— Job A —
In the forum reply about the JDBC connection exception, copy the passage between "Also, there has" and "the Postgresql ones?", inclusive, substituting "MySQL" for "Oracle".
— Job B —
In the forum reply about the JDBC connection exception, what can ManifoldCF periodically do to the underlying database during a crawl, depending on the database?
(Selected excerpt Opens)
Re: JDBC Connection Exception

Posted by Karl Wright <da...@gmail.com>.
Also, there has been a long-running ticket to replace the JDBC pool
driver with something more modern for a while.  Many of the
off-the-shelf pool drivers are inadequate for various reasons, so I
have one that I wrote myself, but it is not yet committed.  So I am
curious - which connections are timing out?  The Oracle connections or
the Postgresql ones?

Karl

On Mon, May 7, 2012 at 5:34 AM, Karl Wright <da...@gmail.com> wrote:
> What database are you using?  (Not the JDBC database, the underlying
> one...)  If PostgreSQL, what version?  What version of ManifoldCF?  If
> you could also post some of the long-running queries, that would be
> good as well.
>
> Depending on the database, ManifoldCF periodically
> re-analyzes/reindexes the underlying database during the crawl, which
> when the table is large can cause some warnings about long-running
> queries, because during the reindex process the database performance
> is slowed.  That's not usually a problem, other than briefly slowing
> the crawl.  However, it's also possible that there's a point where
> Postgresql's plan is poor, and we should see that because the warning
> also dumps the plan.
(Selected excerpt Closes)
(Record extracts Opens)
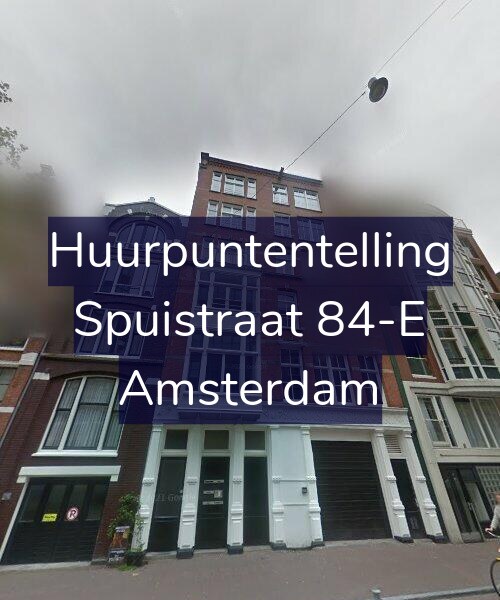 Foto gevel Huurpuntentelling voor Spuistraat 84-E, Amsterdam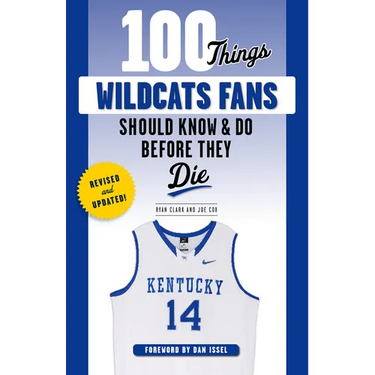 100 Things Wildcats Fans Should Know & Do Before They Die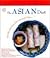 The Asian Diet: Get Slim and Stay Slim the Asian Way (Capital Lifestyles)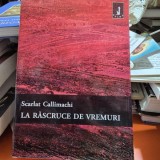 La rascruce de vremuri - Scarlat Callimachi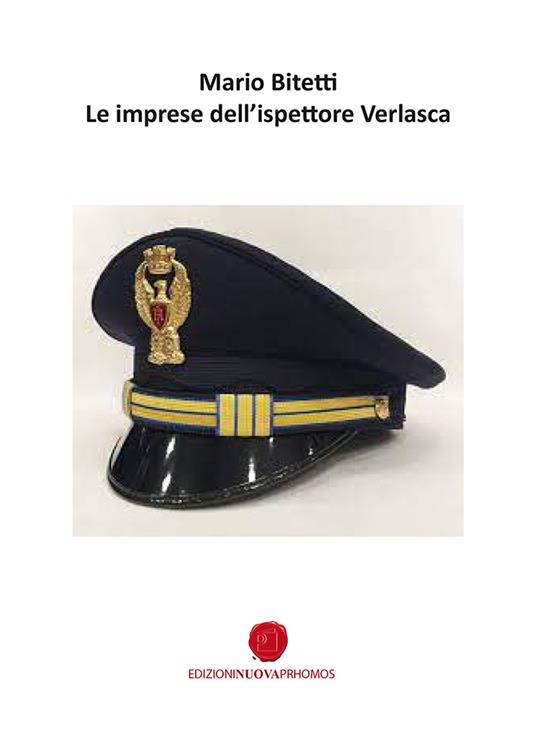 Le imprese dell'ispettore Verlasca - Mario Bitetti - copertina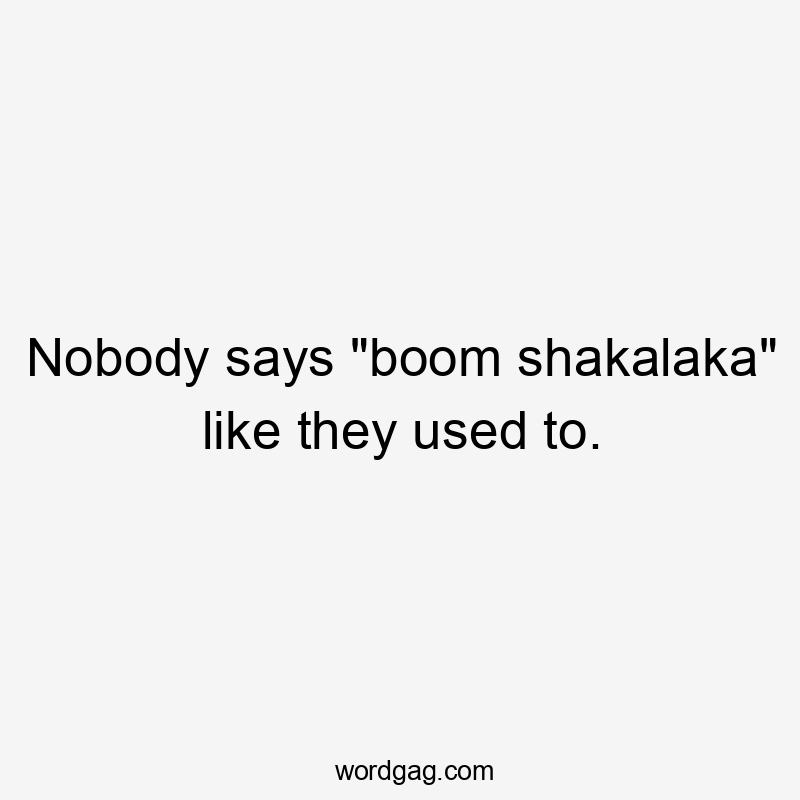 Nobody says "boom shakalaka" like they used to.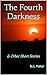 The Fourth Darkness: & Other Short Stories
(Record extracts Closes)
— Answer space A —
Also, there has been a long-running ticket to replace the JDBC pool
driver with something more modern for a while.  Many of the
off-the-shelf pool drivers are inadequate for various reasons, so I
have one that I wrote myself, but it is not yet committed.  So I am
curious - which connections are timing out?  The MySQL connections or
the Postgresql ones?

— Answer space B —
It can re-analyze or reindex the underlying database.